Y si Ruth lo había rechazado, olvidado, borrado, ¿por qué iba a alegrarse de que él la encontrara? Aunque se hubiera hecho rico y famoso. Aunque ahora fuera digno de ella y de su dinero. Aunque ahora pudiera ofrecerle un futuro. Y le daba vueltas a su lectura juvenil de
Martin Eden, a
su trágico ascenso y caída. A su amor por Ruth Morse, a aquella extraordinaria coincidencia de nombre que había emocionado a Christmas, como una señal del destino, cuando encontró a su Ruth en un callejón mugriento del Lower East Side. En aquella extraordinaria coincidencia de extracción social y de éxito. Un éxito que no conducía a nada. Martin había dejado de formar parte del pueblo y nunca formaría parte del mundo dorado al que aspiraba. Martin estaba irremediablemente solo. Se había perdido por el camino, por seguir sus orgullosos sueños de afirmación.
Sí, ahora tenía miedo de ser Martin Eden. Y tenía miedo de que Ruth ya no fuese Ruth.

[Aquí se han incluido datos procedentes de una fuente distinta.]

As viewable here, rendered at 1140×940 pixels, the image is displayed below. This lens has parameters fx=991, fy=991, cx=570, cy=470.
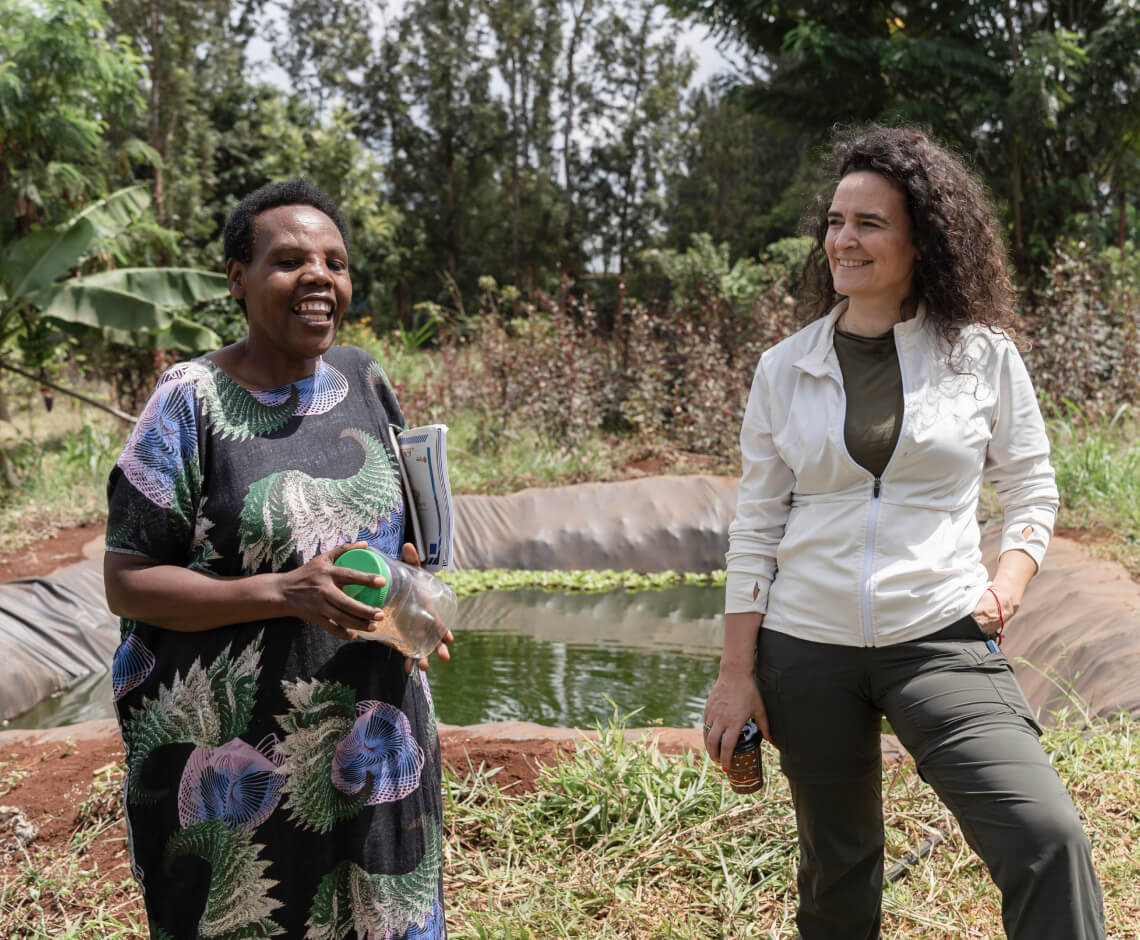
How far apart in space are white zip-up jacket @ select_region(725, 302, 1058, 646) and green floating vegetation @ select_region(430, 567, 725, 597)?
5794mm

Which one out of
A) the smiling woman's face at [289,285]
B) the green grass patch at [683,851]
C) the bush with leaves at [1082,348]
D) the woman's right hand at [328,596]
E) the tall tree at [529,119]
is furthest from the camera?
the tall tree at [529,119]

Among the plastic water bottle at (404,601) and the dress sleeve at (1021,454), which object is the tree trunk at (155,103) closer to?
the plastic water bottle at (404,601)

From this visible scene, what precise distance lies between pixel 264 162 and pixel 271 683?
17910 mm

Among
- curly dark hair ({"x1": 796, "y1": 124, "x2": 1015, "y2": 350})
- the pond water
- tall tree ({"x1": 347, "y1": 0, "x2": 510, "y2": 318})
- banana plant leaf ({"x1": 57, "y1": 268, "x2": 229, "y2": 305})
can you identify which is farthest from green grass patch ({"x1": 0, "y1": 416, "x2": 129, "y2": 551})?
tall tree ({"x1": 347, "y1": 0, "x2": 510, "y2": 318})

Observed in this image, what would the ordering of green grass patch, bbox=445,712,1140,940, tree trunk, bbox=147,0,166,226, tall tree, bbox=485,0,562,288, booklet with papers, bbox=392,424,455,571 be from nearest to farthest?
1. booklet with papers, bbox=392,424,455,571
2. green grass patch, bbox=445,712,1140,940
3. tree trunk, bbox=147,0,166,226
4. tall tree, bbox=485,0,562,288

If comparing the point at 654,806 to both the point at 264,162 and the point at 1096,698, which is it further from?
the point at 264,162

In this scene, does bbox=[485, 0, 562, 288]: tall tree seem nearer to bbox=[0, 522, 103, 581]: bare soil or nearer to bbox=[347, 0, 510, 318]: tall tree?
bbox=[347, 0, 510, 318]: tall tree

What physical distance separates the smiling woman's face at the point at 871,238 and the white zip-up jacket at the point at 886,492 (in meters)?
0.10

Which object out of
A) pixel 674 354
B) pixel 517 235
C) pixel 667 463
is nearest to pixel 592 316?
pixel 674 354

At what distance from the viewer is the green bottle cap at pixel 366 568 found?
1600 mm

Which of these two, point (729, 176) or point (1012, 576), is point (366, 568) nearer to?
point (1012, 576)

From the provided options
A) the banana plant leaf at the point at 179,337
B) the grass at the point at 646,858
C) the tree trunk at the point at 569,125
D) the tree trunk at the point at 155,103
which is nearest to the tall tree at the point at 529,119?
the tree trunk at the point at 569,125

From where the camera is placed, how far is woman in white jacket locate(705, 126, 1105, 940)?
1.79 m

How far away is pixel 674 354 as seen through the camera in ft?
36.3
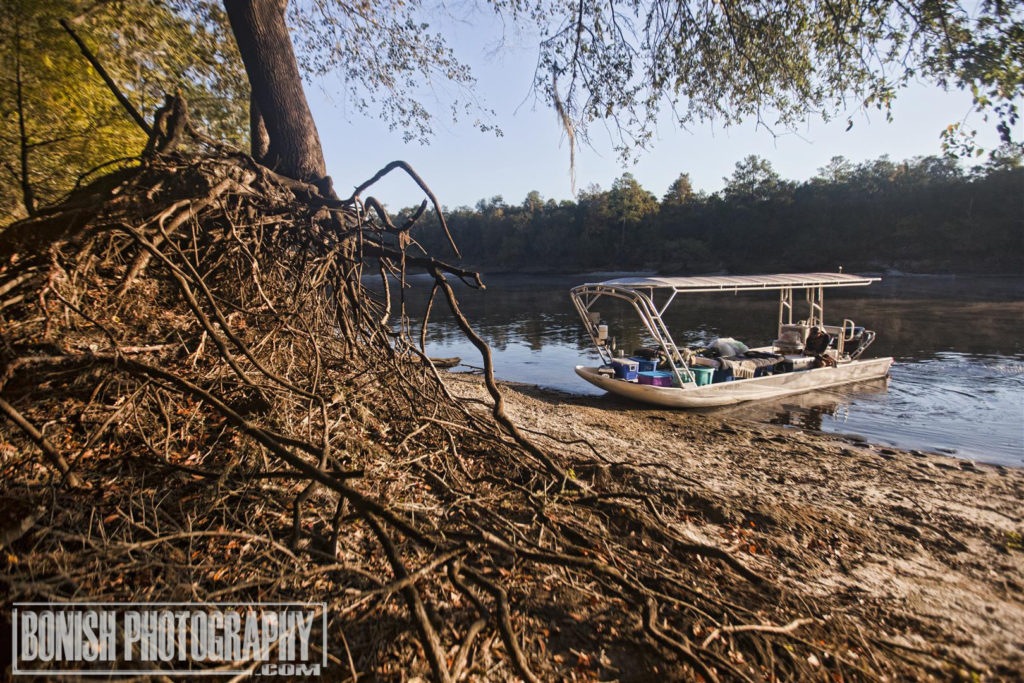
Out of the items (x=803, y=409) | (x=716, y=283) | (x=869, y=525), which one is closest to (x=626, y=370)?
(x=716, y=283)

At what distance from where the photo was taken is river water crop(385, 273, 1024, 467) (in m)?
11.2

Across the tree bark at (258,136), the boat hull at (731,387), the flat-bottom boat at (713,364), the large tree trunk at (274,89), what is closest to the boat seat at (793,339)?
the flat-bottom boat at (713,364)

Pero tenía además otro miedo, más encubierto, más soterrado. Un miedo del que no tenía escapatoria. Todas las chicas con las que se había acostado en esos años habían sido, al menos durante un instante, Ruth. Y durante un instante Christmas había podido tenerla. Se había conformado, se confesó. Por miedo a perder la ilusión. Por miedo a que la vida, la realidad, lo dejase definitivamente sin Ruth. Y que también se la llevara de sus sueños.
Porque ahora, pensó al entrar en el viejo y desconchado portal del 320 de Monroe Street, ya no podía seguir soñando. Sencillamente, a partir de ese instante tenía que dejar de soñar. Y en las escaleras que conducían al primer piso, con la sensación de que cada escalón que subía era más alto y pesado, se dijo que con el dinero no se volvería mejor, como siempre había creído. Y deteniéndose delante de la puerta en la que, muchos años atrás, Sal había colocado la placa con la inscripción «Señora Cetta Luminita», comprendió que el éxito no le garantizaría la felicidad. Porque había algo en su interior que tenía que cambiar.
Pero no sabía si iba a tener fuerzas para eso.
Había pasado una semana desde la firma del contrato que había cambiado radicalmente su vida. Una semana en la que había huido de sí mismo y de Ruth, en la que había comprado un apartamento en la undécima planta de un edificio para ricos, una semana en la que había recordado que se había olvidado de Joey y de María, una semana en la que en ningún momento había pensado en ir a buscar a Ruth a Los Ángeles.